Davide Cerullo con Domenico Iannacone a Scampia
Pubblicato il: 19/11/2019 17:11
“Non sapevo cosa fosse il valore della vita. Quello che valeva per me in quella vitaccia era cosa pensava il boss di me: se io per lui valevo, se io per lui contavo, se io per lui ero utile, se lui di me si fidava. Se io gli davo fiducia”. Parla così Davide Cerullo, ex camorrista e ora scrittore, fotografo e animatore per i bambini che abitano alle Vele, a Scampia, una delle due periferie-simbolo del nostro Paese assieme a San Basilio a Roma. Periferie che sono protagoniste di ‘Che ci faccio qui‘, il nuovo programma di Domenico Iannacone (prodotto da Hangar Tv di Gregorio Paolini) che torna su Rai3 con quattro puntate speciali dal 2 dicembre in seconda serata, dopo ‘Report’.
Iannacone, con il suo stile sobrio, senza pregiudizi, da analisi sociologica, accompagna lo spettatore in luoghi dove il bene e il male si scambiano continuamente. Fin dalla prima puntata, intitolata ‘La famiglia’, ‘topos’ simbolo di un destino che segna fin dalla nascita: a volte, infatti, basta nascere in una famiglia perché la propria vita sia già segnata, infilata in un binario che sembra non concedere scampo. Mancanza di un tetto, miseria, violenza, prigione, morte, fanno spesso da sfondo all’esistenza di tante persone. Ma può succedere di rinascere una seconda volta, anche a Scampia: come è avvenuto proprio a Cerullo, che da ex camorrista oggi è uno scrittore di successo, tradotto anche all’estero.
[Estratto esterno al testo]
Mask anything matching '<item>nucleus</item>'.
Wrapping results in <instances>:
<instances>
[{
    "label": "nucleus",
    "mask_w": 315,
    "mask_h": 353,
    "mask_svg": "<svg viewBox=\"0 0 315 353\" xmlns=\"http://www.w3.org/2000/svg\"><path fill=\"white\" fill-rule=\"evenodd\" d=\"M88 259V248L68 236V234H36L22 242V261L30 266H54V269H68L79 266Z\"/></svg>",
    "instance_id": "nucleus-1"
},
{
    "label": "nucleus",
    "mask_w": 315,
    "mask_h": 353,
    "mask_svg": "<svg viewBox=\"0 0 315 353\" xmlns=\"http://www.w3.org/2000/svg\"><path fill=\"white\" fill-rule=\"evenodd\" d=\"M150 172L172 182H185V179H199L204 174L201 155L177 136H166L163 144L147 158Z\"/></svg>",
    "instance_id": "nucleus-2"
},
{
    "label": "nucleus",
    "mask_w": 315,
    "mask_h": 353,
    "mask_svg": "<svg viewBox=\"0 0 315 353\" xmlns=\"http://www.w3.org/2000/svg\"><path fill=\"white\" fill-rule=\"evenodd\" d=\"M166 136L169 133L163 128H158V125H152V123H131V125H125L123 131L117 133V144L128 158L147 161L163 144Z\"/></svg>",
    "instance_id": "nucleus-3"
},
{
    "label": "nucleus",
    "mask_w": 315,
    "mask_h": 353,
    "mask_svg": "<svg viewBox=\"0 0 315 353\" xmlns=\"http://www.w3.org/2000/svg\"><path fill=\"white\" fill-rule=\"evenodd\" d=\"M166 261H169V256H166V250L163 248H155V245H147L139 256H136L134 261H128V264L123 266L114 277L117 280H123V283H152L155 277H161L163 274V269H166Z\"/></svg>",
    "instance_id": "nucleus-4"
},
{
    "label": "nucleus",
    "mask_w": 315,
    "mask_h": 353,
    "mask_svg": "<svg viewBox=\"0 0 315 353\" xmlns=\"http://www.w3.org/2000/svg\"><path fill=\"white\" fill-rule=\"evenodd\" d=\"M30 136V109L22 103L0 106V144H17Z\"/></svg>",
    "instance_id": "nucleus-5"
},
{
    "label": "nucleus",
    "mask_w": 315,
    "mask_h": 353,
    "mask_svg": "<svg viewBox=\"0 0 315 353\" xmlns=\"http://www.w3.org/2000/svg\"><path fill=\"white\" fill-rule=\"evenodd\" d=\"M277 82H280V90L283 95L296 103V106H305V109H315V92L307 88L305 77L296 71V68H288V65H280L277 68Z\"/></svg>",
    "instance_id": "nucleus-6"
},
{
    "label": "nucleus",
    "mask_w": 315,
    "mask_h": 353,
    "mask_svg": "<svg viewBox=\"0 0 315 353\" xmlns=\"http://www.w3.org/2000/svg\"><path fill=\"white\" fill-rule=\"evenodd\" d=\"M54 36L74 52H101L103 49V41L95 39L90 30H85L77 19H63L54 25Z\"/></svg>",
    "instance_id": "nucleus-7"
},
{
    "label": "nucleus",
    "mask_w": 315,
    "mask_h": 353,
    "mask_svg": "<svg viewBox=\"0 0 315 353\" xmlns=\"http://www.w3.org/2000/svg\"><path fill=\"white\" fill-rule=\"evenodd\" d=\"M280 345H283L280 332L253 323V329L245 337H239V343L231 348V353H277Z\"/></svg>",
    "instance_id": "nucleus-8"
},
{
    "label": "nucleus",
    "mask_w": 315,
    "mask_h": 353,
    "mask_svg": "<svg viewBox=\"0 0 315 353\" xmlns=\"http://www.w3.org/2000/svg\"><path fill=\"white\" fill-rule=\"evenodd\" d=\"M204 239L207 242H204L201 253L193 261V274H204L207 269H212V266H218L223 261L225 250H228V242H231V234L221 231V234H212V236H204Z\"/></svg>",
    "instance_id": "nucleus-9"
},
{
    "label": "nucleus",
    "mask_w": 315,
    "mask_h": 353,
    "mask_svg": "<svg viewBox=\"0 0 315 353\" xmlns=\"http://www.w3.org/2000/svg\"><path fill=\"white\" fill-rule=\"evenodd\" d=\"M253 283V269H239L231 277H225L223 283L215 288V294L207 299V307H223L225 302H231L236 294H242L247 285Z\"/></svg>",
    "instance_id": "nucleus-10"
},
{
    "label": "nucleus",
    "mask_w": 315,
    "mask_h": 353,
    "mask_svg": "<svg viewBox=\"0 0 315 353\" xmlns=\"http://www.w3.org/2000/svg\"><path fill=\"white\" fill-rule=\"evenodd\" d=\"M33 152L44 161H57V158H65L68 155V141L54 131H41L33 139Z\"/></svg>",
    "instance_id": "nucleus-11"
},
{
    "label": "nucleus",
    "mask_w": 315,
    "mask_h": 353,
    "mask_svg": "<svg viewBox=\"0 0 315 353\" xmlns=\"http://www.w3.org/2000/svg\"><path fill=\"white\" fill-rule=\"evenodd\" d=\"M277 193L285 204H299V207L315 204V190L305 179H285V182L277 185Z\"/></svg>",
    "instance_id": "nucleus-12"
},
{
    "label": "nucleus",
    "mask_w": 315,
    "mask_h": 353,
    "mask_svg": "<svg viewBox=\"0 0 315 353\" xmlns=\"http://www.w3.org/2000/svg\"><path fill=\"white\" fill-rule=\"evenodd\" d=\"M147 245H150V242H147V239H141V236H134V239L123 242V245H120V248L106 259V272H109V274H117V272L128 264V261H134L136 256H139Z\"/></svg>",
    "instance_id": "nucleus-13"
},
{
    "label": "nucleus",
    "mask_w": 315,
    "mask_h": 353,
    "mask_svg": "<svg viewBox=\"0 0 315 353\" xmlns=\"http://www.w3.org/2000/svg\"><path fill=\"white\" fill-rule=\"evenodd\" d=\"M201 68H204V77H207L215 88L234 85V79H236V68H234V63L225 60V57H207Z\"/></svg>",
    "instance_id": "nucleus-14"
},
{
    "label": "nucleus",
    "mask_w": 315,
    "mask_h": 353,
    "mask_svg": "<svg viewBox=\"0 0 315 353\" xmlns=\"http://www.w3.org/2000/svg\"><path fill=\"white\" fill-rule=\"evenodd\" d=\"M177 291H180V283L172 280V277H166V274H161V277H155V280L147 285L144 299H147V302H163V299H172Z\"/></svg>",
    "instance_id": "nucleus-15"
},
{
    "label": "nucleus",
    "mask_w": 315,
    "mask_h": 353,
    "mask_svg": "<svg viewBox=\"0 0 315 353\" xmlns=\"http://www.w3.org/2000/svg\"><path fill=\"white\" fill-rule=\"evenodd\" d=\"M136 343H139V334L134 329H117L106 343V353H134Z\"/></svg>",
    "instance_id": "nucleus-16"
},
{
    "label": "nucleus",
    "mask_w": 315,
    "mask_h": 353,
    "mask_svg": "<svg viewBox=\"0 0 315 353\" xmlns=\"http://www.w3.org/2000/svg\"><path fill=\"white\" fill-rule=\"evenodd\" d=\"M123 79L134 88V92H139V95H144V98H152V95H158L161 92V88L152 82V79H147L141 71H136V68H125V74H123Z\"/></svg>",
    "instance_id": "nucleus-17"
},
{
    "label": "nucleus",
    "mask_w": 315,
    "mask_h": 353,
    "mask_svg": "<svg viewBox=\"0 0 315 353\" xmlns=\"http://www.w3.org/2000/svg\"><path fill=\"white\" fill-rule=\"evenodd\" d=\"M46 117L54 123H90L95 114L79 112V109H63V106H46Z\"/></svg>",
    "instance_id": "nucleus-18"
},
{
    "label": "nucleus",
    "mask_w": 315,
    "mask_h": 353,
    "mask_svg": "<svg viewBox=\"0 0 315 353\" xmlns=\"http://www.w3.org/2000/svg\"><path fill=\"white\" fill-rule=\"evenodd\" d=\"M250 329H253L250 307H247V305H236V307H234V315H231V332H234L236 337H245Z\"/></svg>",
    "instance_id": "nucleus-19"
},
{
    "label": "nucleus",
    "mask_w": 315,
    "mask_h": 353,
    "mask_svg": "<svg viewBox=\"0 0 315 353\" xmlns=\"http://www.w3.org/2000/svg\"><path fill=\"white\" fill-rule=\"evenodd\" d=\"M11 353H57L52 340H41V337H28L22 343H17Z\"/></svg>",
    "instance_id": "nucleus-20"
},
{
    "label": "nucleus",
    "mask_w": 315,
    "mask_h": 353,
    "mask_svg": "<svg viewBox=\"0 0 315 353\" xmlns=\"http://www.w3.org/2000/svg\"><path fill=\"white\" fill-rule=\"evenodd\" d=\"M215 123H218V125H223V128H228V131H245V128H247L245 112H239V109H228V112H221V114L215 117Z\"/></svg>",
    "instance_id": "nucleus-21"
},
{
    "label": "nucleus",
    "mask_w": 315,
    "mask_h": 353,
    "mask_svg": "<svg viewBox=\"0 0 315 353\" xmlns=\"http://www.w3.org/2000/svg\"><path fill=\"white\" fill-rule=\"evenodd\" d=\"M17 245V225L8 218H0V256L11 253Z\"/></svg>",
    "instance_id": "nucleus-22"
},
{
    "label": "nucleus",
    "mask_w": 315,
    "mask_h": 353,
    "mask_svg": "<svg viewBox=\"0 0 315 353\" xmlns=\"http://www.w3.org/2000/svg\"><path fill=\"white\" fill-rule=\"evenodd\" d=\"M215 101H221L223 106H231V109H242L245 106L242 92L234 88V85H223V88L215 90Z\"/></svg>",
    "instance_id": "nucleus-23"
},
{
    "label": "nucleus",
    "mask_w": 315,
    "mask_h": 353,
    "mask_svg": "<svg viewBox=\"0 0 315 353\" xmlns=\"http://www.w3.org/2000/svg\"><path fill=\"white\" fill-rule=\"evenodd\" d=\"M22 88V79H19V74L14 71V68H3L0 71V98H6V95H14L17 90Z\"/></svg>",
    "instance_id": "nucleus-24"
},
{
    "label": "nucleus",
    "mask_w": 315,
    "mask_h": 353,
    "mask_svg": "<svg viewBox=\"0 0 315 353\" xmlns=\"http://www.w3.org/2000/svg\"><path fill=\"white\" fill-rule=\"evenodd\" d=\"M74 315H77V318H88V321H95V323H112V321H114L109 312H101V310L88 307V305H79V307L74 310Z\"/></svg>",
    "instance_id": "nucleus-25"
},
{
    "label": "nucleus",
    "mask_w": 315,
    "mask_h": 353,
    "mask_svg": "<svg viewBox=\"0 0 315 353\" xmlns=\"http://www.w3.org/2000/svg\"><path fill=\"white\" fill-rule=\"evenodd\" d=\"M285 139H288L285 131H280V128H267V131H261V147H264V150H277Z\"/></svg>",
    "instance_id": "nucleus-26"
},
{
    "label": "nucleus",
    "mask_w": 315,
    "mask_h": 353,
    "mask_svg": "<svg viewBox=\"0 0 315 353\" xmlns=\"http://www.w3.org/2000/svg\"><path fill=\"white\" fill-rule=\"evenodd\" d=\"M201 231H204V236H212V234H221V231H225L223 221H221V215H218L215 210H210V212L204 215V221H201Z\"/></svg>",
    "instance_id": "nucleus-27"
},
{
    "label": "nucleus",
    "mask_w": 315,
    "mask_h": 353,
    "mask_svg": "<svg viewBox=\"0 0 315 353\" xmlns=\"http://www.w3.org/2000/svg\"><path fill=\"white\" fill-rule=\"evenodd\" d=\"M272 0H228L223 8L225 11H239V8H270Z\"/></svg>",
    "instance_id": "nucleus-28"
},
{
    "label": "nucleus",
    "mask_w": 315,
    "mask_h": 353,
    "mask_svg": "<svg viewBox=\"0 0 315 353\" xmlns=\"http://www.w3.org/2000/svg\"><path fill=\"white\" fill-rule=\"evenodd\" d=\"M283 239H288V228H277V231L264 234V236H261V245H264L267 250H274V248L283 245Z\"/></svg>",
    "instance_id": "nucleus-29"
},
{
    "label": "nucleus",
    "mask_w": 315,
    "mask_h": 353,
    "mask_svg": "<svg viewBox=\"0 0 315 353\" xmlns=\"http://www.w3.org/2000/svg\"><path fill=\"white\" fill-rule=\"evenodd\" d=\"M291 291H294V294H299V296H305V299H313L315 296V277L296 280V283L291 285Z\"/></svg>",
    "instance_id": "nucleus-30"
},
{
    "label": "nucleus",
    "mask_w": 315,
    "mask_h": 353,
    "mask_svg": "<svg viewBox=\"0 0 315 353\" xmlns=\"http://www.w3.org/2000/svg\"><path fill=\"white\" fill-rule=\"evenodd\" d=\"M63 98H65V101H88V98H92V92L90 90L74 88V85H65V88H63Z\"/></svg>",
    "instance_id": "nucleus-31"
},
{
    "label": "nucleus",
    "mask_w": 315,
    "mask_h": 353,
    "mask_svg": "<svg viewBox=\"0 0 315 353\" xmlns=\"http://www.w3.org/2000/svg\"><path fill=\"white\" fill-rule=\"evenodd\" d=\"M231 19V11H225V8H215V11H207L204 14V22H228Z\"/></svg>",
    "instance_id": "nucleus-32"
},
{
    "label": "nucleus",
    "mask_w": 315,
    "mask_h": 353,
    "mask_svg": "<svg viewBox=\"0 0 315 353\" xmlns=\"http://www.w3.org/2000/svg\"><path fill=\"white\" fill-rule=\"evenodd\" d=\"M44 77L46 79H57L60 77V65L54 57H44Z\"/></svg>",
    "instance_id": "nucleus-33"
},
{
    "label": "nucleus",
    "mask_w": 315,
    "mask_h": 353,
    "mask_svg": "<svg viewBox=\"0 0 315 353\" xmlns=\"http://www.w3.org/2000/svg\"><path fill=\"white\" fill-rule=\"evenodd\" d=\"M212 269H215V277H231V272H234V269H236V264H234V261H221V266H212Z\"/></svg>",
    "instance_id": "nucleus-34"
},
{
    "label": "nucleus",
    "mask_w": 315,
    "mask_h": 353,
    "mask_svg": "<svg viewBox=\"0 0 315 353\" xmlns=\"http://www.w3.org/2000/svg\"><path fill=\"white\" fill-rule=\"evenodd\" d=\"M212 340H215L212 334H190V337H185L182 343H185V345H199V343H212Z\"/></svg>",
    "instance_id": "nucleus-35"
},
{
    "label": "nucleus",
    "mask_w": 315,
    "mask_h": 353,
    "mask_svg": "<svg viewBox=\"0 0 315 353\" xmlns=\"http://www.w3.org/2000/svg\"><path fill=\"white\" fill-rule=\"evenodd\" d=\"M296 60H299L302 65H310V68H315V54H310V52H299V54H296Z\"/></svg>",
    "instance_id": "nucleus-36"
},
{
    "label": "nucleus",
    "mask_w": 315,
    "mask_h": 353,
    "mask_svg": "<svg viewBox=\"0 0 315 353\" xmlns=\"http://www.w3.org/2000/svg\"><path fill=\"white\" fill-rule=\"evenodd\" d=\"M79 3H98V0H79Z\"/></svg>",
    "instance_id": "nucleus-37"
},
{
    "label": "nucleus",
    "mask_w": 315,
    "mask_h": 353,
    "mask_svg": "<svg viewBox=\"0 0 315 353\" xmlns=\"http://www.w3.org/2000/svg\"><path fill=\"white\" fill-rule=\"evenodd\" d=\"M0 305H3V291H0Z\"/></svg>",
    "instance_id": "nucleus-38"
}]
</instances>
“Questa serie è oltre ‘Gomorra’ e oltre il preconcetto – spiega Iannacone all’Adnkronos – perché è come se guardasse quei luoghi con occhi diversi. L’attraversamento che si fa è pietoso e non scandalistico e l’umanità che si incontra è un’umanità che vive ai margini e non ha voce in capitolo, tranne in qualche rara occasione. E Cerullo ne è testimone consapevole”. Secondo il conduttore, che ha dedicato ampio spazio al tema dei quartieri disagiati anche nei suoi precedenti programmi come ‘I Dieci Comandamenti’, “per risolvere il problema delle periferie la politica dovrebbe attraversarle. E invece c’è una distanza siderale tra quei luoghi e la politica che non sente il grido di dolore che arriva da quegli emisferi. Solo toccando si capisce come sanare le ferite delle periferie, parlarne non serve“, conclude.